But,the most important thing of this film,the one that makes it so special and gives it his classic status,is Leone’s masterful direction.Leone had a great eye for grand,larger than life images,and an operatic view,that gave an epic scale to his westerns(all these elements will be perfected in his next film “Once Upon a Time in the West”).In this film,Leone plays masterfully with what’s in the frame and what’s not.The view,both of the audience and the characters is limited by the sides of the frame,and so Leone has the chance to surprise us(the most characteristic scene being the sudden appearance of Angel Eyes in the cemetary).Leone is also using his trademark juxtaposition of lenghty long shots with extreme close-ups on faces and items.Generally,throughout the film,Leone shows us his huge technical abilities in many scenes(one of the most impressive is surely the one where Tuco is running round the cemetary),makes the film almost an exercise in style and virtuoso direction.But,the scene that surely reveals Leone’s talent in all of his majesty,is the final duel.The epic long shot of the cemetary,as the three characters are taking their places for the duel,gradually giving his place to continuous close-ups of each character,which evolves in a furious editng of extreme close-ups of the character’s eyes and weapons.Combined with Morricone’s magnificent music,this scene has such tense,that still makes my heart beat like crazy,although I have seen it countless times.
Of course,there couldn’t be a discussion about “The Good,the Bad and the Ugly”,without referring to the wonderful music of Ennio Morricone.The score of the fiIm is as,if not more,classic as the movie,and one of the most famous and easily recognizable in the history of motion pictures.In this film,music is one of the major elements of the film,not only a way to evoke the feelings of the viewer.Leone has once said that music is around 40% of a film,and surely Morricone’s music for his films fulfill his statement.Pieces like “Ecstasy of Gold”,the one during the last duel,that contributes almost equally with Leone’s direction to create the tense atmosphere,are among these that ranked Morricone as one of the great film composers ever.(One of my favorite music pieces ever).

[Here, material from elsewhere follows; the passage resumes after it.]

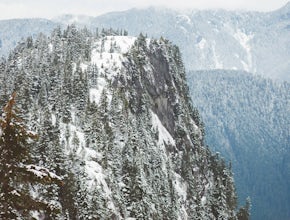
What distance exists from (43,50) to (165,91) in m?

To sum up,“The Good,the Bad and the Ugly” is,at least in my opinion,an excellent film,although surely not Leone’s best,as “Once Upon a Time in the West” and “Once Upon in America” are for sure better and more complete and mature films.And yes,some of the scenes are extremely over the top and the narrative is too obviously depend on coincidences sometimes.But all these things,that could be considered disadvantages,are the ones that makes it so unique and enjoyable.Of course it’s not realistic,it’s a fiction film that could only exist within the frames of the big screen.An over the top story,that is also over the top entertaining,that’s what this film really is.A film that I could never be bored to see.
Well,at last,I have my review made.Sorry for being late(this was supposed to be an introduction…),I hope you’ll enjoy it.
hey,is there anybody to comment and discuss the film??Come on,I had exams today morning,so I couldn’t write my introduction yesterday,but it’s ready now!!
I dont have much to say that I have not already said.
I think QT was obviously influenced (but with 1/80th of talent).
I love westerns and this is a great addition to the genre, what makes this one stand out for u above the others in the trilogy, did Leone work with Wayne?
I’m going to be a little late. Still need to watch the movie!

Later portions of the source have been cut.